For those averse to numbers, math may not seem like much of a muse. But an artist who wasn’t a good math student in school is proving in painting that figures needn’t be intimidating. They can be inspiring, easy, and pleasing to the eye.
“I was scared and bored by [math]. I believed there must be a better way to teach mathematics. I decided to use colors to make it accessible,” painter Stewart Kenneth Moore told GE Reports. Specifically, the Scottish artist who makes his home in Prague, paints pi—3.14159 plus some—the number used to measure the circumference of a circle and one of the great mathematical mysteries.

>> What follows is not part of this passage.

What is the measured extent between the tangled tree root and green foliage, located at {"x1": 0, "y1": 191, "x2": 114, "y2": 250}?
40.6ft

Today, pi is taught to schoolchildren but it eluded great minds for centuries and to some extent still does. It took 2,000 years of working on the problem to realize that pi can’t be completely solved: it’s an irrational and transcendental number that cannot be completely expressed geometrically or algebraically. It continues infinitely without a single repeating sequence. Moore painted pi out to 2,500 decimal places, representing the numerical variations in hues.

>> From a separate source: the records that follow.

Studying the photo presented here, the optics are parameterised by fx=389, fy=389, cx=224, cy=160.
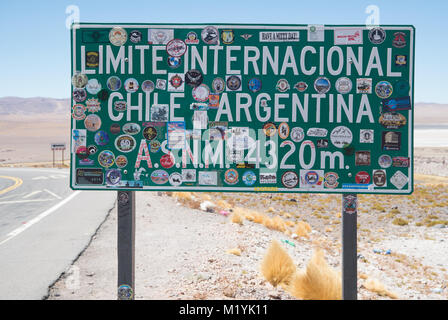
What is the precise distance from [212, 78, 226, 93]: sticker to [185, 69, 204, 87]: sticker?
0.45 feet

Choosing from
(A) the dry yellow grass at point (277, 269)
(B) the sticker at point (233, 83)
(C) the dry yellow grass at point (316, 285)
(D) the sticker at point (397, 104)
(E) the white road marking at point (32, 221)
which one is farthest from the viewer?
(E) the white road marking at point (32, 221)

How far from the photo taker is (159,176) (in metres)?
4.01

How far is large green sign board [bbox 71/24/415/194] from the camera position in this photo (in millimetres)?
3934

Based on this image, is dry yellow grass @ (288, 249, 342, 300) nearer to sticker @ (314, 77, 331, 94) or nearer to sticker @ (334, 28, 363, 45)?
sticker @ (314, 77, 331, 94)

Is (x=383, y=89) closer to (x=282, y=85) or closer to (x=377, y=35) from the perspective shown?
(x=377, y=35)

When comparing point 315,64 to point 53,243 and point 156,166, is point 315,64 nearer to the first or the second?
point 156,166

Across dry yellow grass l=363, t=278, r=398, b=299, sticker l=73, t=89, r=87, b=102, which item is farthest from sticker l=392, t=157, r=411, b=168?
dry yellow grass l=363, t=278, r=398, b=299

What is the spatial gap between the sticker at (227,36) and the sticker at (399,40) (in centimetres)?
162

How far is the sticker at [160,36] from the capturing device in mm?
3959

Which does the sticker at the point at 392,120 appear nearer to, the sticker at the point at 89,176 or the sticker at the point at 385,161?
the sticker at the point at 385,161

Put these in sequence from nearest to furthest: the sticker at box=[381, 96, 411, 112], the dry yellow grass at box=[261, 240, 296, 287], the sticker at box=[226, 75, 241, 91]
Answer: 1. the sticker at box=[381, 96, 411, 112]
2. the sticker at box=[226, 75, 241, 91]
3. the dry yellow grass at box=[261, 240, 296, 287]

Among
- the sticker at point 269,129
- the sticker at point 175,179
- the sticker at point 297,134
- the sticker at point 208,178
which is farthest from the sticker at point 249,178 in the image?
the sticker at point 175,179

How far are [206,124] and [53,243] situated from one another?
6164mm

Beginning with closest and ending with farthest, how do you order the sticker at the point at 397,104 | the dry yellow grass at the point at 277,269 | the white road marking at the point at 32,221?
the sticker at the point at 397,104, the dry yellow grass at the point at 277,269, the white road marking at the point at 32,221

For each painting, Moore assigned every digit a specific color. Then, he lays out a series of squares in these 10 colors, that together show what pi looks like—and act as an abstract work of art.
“I thought that maybe some pattern or harmony would emerge, just like Seurat’s pointillist paintings,” Moore said. “When you look up close, there are just dots of paint, but further out an order emerges in your mind and you see colors that aren’t really there.” But after a while, he found the approach formulaic, “like painting static on a TV set.”
He had an epiphany that reveals the parallels between math and art, and the difficulty of conveying the mysteries of the universe in either limited human form: “A color, just like a number, is just a value,” Moore said. ”Maybe I have to go deeper.”